ICT Investigating Allegations of War Crimes in Sudan

"ICT Investigating Allegations of War Crimes in Sudan"
Al-Fashir, in the Darfur region of northwestern Sudan, is home to more than 1.8 million residents and displaced people, and is the latest front in a war between the Sudanese army and the paramilitary Rapid Support Forces which began in April 2023. AFP/Getty Images

Claims of atrocities committed during the Darfur conflict are currently under urgent investigation by the International Criminal Court (ICC) in al-Fashir. Recent fighting between the Sudanese army and paramilitary Rapid Support Forces (RSF) has turned this city into a battlefield.

Tuesday saw the broadcast of a video statement from ICC head prosecutor Karim Khan, who reaffirmed that an investigation into possible crimes of genocide in Darfur is still underway. Concerned about the extensive claims of international crimes in al-Fashir and the surrounding territories, Khan voiced his deepest concerns. These inquiries are receiving top priority from his office, which is working to resolve the matter as quickly as possible.

Authorities have received credible information indicating that there have been attacks on people motivated by ethnicity, as well as numerous cases of rape and attacks on hospitals. Khan stressed how serious these claims are and how quickly action is required. He asked that everyone who may have video or audio evidence contact his office so that it might be used in the inquiry.

More than 1.8 million people, including locals and displaced people, call Al-Fashir, in the Darfur region of northwest Sudan, their home. Since erupting in April 2023, this region has become a flashpoint in the protracted war between the RSF and the Sudanese army.

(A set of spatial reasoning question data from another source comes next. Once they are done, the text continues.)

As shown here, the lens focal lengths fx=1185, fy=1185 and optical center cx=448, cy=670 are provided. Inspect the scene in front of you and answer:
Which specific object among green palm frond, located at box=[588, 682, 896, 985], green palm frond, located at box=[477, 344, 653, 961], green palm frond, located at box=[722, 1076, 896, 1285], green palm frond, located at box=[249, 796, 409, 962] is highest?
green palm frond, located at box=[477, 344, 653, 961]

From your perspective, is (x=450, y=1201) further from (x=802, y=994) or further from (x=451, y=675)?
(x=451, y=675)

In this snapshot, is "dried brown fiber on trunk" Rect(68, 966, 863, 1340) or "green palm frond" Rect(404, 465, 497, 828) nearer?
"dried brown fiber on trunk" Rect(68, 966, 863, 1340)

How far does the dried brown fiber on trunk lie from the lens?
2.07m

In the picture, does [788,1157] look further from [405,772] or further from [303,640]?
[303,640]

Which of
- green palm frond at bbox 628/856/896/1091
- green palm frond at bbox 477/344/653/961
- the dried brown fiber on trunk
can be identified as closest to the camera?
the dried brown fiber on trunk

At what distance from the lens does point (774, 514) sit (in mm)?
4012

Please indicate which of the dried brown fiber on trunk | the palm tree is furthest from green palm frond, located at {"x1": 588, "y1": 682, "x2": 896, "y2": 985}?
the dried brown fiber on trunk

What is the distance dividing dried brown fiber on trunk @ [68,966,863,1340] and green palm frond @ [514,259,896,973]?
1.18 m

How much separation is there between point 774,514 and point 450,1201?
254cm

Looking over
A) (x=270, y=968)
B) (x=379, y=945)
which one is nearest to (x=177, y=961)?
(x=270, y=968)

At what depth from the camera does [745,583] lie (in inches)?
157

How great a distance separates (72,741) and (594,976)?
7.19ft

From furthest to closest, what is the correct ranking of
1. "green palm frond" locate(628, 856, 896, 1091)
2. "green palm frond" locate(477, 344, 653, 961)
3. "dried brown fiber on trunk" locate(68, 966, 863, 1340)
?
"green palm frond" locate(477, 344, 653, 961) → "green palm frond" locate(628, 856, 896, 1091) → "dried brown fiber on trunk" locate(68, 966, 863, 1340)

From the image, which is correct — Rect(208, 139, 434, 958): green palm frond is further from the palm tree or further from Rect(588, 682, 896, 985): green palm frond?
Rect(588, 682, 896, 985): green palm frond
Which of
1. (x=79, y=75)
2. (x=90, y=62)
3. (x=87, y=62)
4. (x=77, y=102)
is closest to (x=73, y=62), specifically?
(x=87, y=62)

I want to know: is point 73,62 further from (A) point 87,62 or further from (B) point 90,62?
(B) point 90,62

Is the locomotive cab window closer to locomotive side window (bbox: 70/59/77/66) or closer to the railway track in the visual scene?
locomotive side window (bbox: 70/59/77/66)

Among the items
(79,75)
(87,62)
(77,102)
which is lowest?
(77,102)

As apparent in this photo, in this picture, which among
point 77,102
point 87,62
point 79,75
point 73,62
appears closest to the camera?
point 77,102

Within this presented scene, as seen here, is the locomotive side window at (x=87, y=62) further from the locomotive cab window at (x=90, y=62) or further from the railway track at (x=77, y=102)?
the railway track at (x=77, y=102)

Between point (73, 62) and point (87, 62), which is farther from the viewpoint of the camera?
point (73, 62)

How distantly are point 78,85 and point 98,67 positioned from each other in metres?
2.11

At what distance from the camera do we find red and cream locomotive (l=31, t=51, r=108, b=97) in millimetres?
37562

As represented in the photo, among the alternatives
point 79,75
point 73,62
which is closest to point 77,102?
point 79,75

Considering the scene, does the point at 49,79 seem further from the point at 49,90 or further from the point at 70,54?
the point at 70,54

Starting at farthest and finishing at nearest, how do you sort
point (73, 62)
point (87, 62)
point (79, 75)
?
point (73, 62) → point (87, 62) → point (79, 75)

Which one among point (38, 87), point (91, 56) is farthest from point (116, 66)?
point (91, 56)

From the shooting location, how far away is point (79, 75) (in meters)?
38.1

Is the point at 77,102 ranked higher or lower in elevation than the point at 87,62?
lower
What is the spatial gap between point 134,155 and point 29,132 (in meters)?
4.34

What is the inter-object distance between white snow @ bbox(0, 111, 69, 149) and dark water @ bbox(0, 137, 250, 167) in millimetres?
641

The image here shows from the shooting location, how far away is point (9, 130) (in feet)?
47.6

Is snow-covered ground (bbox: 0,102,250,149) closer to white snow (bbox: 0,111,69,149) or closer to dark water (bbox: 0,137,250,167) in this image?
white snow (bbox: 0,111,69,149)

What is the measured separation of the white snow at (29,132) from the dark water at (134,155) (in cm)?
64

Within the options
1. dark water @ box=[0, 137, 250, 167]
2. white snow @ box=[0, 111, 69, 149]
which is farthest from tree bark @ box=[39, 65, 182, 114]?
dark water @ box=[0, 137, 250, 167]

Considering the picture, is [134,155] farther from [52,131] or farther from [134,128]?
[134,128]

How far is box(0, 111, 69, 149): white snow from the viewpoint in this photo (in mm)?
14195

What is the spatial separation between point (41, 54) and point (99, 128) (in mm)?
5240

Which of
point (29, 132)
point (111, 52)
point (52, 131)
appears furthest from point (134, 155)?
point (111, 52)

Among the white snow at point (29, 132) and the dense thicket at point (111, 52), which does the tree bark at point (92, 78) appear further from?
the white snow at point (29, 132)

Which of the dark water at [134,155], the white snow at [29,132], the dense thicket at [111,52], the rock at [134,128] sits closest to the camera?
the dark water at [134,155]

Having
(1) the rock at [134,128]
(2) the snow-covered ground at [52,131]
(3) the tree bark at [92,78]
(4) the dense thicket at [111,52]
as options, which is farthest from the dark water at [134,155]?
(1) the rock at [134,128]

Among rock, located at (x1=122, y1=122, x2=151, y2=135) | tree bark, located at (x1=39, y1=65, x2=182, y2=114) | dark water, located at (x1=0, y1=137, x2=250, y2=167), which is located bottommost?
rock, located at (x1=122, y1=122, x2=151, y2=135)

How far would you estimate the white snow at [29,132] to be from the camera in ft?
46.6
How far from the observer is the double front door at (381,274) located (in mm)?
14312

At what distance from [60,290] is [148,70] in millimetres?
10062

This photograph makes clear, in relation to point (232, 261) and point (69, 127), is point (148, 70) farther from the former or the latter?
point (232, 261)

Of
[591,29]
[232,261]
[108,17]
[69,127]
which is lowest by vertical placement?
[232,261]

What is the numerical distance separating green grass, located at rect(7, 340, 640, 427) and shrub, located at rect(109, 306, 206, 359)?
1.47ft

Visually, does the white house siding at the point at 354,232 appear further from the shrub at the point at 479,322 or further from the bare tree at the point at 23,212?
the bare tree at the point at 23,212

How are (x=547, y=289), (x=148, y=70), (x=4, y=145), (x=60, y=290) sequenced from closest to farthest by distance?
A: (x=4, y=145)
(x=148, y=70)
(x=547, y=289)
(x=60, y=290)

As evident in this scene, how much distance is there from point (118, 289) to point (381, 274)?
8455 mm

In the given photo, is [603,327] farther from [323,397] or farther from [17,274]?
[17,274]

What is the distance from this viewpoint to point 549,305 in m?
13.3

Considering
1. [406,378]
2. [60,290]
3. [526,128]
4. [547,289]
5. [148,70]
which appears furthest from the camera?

Genocide, war crimes, crimes against humanity, and even aggression can be brought to justice by the International Criminal Court (ICC). Crimes perpetrated by citizens of or within the borders of any of the 124 member nations of the International Criminal Court (ICC) are subject to its jurisdiction. As shown in the 2005 Darfur case, the ICC can also respond to referrals from the UN Security Council.

Khan, the UN prosecutor, told the UN Security Council in January that he felt government forces and the RSF in El Geneina were committing war crimes in Darfur. The ICC’s determination to investigate and prosecute international crimes, hold perpetrators accountable, and seek justice for Darfur’s victims is demonstrated by its continuing inquiry.